Hay grandes, medianas y pequeñas. Hoy me tocó visitar una pequeña. Media hora por carretera pavimentada, más de una hora por terracería, una media hora por callejón de finca y quince minutos a pie. Todo calculado grosso modo.

Al llegar a la penúltima aldea me espera un enjambre de niños. Bueno, eran apenas diez, pero yo creí ver un enjambre. Habían caminado durante una hora para esperarme con la ilusión de regresar en el picop conmigo.

Por supuesto que sí. Saltaron al picop con la agilidad de gatos. Los tres más listos se acomodaron en el asiento de atrás de la cabina. Para ellos ese viaje era su sueño y aventura.

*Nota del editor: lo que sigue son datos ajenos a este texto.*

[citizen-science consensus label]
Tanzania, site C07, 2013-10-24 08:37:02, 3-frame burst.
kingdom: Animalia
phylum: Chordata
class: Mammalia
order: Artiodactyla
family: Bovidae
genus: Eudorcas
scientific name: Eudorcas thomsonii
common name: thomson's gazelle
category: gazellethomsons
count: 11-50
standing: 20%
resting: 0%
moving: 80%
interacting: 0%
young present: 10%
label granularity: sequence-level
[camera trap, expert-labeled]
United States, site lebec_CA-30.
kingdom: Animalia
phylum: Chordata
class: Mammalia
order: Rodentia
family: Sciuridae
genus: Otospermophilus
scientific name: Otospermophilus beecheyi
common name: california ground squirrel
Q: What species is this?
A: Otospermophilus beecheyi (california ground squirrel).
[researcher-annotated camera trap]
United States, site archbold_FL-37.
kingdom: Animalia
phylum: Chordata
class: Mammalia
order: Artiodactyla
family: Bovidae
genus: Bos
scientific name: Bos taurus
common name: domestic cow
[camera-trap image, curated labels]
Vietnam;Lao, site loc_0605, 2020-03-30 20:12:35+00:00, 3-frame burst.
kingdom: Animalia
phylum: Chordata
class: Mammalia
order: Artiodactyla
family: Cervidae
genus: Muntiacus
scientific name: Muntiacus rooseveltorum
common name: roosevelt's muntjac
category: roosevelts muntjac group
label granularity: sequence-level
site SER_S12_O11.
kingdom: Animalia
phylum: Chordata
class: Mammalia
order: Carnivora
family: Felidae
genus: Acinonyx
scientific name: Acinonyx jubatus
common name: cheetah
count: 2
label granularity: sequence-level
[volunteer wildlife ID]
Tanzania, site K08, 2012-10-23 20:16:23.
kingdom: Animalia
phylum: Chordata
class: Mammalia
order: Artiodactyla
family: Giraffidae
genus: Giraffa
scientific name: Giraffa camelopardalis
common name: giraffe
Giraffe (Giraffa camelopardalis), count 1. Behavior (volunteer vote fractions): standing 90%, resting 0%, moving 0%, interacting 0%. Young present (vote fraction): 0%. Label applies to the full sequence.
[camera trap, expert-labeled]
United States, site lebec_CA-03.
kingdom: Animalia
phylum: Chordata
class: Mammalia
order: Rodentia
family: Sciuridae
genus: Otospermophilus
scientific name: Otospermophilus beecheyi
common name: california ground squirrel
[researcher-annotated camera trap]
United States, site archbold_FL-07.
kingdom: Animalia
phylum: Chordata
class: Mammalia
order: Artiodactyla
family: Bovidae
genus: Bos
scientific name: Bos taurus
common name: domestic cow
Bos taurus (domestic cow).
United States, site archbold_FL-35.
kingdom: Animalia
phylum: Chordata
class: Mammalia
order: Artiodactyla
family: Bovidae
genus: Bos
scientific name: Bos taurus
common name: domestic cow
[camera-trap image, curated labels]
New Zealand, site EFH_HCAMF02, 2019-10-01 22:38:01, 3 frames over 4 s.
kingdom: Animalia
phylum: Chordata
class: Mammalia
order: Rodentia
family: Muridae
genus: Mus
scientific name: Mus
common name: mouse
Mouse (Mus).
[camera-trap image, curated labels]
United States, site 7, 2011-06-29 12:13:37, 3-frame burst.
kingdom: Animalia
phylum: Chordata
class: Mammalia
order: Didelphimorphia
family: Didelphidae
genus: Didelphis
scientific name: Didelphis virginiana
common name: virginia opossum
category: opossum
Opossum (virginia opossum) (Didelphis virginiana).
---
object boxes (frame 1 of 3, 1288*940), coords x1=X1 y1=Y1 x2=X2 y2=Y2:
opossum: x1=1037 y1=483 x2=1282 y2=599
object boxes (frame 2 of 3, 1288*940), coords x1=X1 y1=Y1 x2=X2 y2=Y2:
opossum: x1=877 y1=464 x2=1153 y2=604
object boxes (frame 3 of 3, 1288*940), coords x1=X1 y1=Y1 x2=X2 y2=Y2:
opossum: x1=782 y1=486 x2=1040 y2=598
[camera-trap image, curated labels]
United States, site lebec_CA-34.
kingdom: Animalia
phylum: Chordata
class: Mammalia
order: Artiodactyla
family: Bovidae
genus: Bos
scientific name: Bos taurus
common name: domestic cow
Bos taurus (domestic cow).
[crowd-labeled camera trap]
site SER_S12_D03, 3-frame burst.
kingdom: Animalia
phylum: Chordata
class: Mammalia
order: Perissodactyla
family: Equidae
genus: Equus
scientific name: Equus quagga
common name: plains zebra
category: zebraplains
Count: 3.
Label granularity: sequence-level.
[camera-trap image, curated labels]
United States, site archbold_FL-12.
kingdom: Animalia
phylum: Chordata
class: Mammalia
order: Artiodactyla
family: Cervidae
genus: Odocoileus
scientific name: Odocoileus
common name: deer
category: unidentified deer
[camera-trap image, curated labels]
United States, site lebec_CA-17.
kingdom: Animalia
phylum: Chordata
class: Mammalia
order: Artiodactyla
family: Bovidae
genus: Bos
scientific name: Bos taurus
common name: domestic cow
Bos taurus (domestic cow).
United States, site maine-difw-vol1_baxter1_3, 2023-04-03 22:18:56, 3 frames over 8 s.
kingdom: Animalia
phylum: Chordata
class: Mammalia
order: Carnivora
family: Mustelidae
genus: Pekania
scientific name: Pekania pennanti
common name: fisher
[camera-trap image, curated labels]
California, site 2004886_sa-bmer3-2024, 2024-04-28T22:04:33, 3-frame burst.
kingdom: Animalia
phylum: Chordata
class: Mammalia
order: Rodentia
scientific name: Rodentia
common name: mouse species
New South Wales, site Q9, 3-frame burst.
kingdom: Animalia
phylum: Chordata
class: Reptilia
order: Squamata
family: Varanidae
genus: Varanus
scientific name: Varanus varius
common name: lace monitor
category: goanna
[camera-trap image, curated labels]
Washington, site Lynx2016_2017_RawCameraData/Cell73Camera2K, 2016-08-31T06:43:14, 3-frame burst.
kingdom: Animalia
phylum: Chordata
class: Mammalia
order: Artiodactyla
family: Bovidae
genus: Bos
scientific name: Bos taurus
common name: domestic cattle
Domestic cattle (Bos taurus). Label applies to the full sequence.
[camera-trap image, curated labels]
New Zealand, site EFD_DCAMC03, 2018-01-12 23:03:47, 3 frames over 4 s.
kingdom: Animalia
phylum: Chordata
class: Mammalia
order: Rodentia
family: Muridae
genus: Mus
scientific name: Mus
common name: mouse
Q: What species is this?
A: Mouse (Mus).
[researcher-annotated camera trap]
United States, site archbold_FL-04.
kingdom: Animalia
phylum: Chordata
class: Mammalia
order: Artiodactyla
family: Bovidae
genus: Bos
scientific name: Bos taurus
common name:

Yo me divertía enseñándoles a bajar el vidrio de las ventanillas y a poner el seguro de las puertas. Entrenar a mi copiloto en el arte de colocarse la faja de seguridad exigió un complicado esfuerzo en el que colaboraron los compañeros del asiento trasero.

Terminada la misa y el almuerzo, se impacientaban por acompañarme de regreso para disfrutar de nuevo el viaje en carro. Sobró quienes cargaron con mi mochila y la maleta de las hostias. Esta vez se aventuraron un poco más: decidieron alargar su viaje a costa de tener que caminar más a su regreso a la aldea.